We need check if data is Less
  1. In case data is less and data was correct for time means that some value may be missing in dimension 
  2. Take you fact and dim join , make it a left join for fact and select keys from both the tables 
    1. Select Fact_sales.region_id, Dim_region.region_id from Fact_sales left join Dim_region on (Fact_sales.region_id=Dim_region.region_id ) where Dim_region.region_id  is null
  3. If the above query return results it means you have some keys missing  and you need to get the key values missing. Use output of this query to check missing keys.
  4. If the above case does not result any result , it may be case that fact might not have got some keys for this dimension 
  5. Select * from Fact_sales where region_id is null
  6. If the above query gives result then check why keys missed out during ETL. 
  7. If you find the reason for mismatch populate the fact data with correct keys again
  8. In case, null values are there at the sourcetoo , than you should consider having a left join in reporting layer
When data is more 
  1. When data is more means dimension can have more data . As we have new key here , we need to check is the source key duplicated here. 
  2. Select region_code , count(*) from dim_region group by region_code having count(*) >1 order by 2 desc
  3. In case 2nd query gives results , means there is duplicate data in dimension and dimension need to be reloaded. It may also mean fact reloading to get the correct keys
  4. In case query in step 2 does not return results. We need to check does the fact have duplicate rows.
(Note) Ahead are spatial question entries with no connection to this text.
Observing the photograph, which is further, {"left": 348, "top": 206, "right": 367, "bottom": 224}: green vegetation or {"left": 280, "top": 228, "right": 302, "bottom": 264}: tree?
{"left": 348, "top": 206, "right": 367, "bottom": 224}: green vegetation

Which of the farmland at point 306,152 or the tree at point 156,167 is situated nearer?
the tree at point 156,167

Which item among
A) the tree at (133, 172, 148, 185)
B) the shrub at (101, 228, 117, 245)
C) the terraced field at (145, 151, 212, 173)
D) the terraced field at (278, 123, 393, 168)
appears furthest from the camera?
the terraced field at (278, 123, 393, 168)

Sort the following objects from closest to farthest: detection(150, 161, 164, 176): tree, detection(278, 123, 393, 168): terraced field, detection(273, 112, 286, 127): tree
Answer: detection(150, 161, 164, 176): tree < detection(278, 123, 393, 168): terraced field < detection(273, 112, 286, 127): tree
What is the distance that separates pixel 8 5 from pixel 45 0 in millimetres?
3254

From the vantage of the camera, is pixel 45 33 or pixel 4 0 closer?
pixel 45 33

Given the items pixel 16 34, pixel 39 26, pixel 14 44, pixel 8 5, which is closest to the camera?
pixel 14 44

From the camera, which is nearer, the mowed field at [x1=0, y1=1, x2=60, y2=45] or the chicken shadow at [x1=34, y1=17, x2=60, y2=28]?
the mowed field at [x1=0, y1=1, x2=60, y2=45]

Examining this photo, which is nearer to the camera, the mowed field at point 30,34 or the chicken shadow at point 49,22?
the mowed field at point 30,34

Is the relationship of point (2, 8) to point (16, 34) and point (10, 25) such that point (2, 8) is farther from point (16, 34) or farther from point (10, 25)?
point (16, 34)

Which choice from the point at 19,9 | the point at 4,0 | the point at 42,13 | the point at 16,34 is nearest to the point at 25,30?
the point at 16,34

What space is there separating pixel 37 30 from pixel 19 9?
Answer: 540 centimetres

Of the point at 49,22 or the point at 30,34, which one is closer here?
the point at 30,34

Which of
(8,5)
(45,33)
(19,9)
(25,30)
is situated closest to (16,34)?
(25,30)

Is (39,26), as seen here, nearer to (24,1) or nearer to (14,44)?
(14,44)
This case can only happen if the month data query also gives more rows or data mismatch. So just follow the case 1.
Case 3: 
Data wrong only for Emp Table
Here we have made employee table SCD , we have to check that we have join and keys coming in correct manner
The Join should be something like 

Fact_sales left join Dim_emp on 
( fact_sales.emp_id = dim_emp, emp_id and 
fact_sales.sales_date between   dim_emp.rec_st_date and rec_end_date)

Case 4
Rows are same in fact and source table, still there is small mismatch across all dimensions
Check for data type. Is float data going into Int or different number of decimal precision at source and target.

Case 5
Data same for base measure but there is mismatch in some formula 
Sum (Sales_value) is correct , Sum (Del_value) is correct
But sum(Sales_value+Del_value ) is not correct or Sum (Sales_value) + Sum (Del_value) is not correct for some data view.

In this case null value can be a issue. Usually null with any operation will result null 
Try Sum( case when Sales_value is null then 0 else Sales_value end + case when Del_value is null then 0 else Del_value end )


Please note that these are kind of general debugging method and author does not claim that it can resolve your issues. So please use your own discretion. Also there are just general guideline based on experience and it may mere coincidence to he similar with some examples at other places.